Franco’s story is repeated by others. Rabbi Motti Wilhlem, another of the Wilhelms’ children now leading the Jewish community with his wife Mimi in Portland’s Westside, talks about a young woman who defied her Jewish parents by intermarrying and escaping to Portland, refusing to engage with Chabad or any other organized Jewish option. She signed up for a mommy-and-me group, not knowing it was at Chabad. Now, she sends her child to Chabad preschool.
“She’s told her parents that she wants to create her own journey,” says Motti. “Now she is on a Jewish journey.”
Sara Rosenberg Brown is a young mother in southeast Portland. Raised Reform and intermarried, she wasn’t sure she could find her place in the Jewish community. But she knew she wanted to raise Jewish kids.

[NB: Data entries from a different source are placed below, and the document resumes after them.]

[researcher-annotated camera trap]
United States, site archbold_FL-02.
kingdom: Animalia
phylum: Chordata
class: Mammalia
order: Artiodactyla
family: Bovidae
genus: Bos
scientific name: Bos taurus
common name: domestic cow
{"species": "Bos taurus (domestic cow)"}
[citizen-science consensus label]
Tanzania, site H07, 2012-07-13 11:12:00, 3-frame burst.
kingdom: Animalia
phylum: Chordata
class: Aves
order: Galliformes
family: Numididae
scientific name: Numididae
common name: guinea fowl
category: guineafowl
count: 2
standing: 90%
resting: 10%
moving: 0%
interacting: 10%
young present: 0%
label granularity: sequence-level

“I have been involved in Judaism my entire life and I have never felt so welcome. They don’t make me feel less because I don’t keep Shabbat,” says Brown, “and they don’t ignore me just because I am a woman.”
Brown’s son in enrolled in the Jewish preschool and her family regularly attends Chabad events. Her husband is learning, too. She says growing up Reform she felt Judaism revolved around the synagogue, and that the congregation, though deemed liberal, was not open to alternate ideas or even constituents who were interested in exploring their Judaism on a deeper level. Today, she feels her son is getting more from Chabad than she ever had.
“I think that now Judaism is part of our life, our household. My son very much identifies as Jewish and I see it is becoming ingrained in who he is, in every aspect of his life,” says Brown. “I appreciate that so much.”